Page 1 of 3 123 LastLast
Results 1 to 10 of 21

Thread: fastest way to batch insert w/ hibernate

  1. #1

    Default fastest way to batch insert w/ hibernate

    Hi

    I have a situation where i need to create a List of say 10000 objects. What's the best way to do this? does spring have something?

    13.1. Batch inserts

    When making new objects persistent, you must flush() and then clear() the session regularly, to control the size of the first-level cache.

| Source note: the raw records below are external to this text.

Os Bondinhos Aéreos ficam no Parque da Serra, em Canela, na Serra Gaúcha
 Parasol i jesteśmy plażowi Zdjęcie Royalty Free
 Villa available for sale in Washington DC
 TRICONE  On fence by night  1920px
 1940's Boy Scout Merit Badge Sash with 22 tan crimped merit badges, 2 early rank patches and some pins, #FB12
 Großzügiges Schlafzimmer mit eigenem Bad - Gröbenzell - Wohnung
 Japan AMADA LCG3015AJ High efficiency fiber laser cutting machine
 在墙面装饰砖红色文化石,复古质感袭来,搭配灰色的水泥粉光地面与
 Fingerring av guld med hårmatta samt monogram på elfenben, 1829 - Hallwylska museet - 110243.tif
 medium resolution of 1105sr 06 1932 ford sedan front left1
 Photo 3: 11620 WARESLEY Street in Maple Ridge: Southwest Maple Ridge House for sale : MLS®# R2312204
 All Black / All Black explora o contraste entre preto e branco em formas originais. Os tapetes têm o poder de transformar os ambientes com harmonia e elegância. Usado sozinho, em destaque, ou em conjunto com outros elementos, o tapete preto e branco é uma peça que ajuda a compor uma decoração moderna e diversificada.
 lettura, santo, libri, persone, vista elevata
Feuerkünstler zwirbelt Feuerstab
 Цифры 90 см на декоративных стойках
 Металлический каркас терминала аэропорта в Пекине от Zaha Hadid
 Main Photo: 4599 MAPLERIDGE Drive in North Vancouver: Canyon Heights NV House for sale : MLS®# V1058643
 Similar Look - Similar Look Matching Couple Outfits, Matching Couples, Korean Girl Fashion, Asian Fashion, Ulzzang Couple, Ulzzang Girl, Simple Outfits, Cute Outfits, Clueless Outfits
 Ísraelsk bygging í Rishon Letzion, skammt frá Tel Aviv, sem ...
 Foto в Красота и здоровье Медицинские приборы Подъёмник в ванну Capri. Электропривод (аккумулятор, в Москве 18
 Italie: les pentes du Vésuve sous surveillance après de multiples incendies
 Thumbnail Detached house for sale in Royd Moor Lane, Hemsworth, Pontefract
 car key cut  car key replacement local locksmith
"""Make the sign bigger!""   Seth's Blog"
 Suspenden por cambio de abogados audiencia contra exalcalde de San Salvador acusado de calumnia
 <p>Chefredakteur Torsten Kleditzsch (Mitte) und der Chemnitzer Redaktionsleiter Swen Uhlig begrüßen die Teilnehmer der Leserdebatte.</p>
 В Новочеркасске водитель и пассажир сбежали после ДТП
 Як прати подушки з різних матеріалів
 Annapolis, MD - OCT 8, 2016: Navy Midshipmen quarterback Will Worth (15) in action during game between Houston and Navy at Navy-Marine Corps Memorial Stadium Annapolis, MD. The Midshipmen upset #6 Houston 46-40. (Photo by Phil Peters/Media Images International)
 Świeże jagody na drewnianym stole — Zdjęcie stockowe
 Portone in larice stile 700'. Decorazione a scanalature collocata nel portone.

    Session session = sessionFactory.openSession();
    Transaction tx = session.beginTransaction();

    for ( int i=0; i<100000; i++ ) {
    Customer customer = new Customer(.....);
    session.save(customer);
    if ( i % 20 == 0 ) { //20, same as the JDBC batch size
    //flush a batch of inserts and release memory:
    session.flush();
    session.clear();
    }
    }

    tx.commit();
    session.close();
    now i'm wondering if spring does the flushing & clearing for me? notice the tx.commit(), i surely don't need that ... just wondering if i'm wasting time saying flush & clear and what spring can help me with, if anything, for batch processing

    thx

  2. #2
    Join Date
    Sep 2006
    Location
    UK
    Posts
    8,424

    Default

    I think the best way of answering this is simply to measure the performance. Flushing too often can cause just as many problems as not doing it often enough.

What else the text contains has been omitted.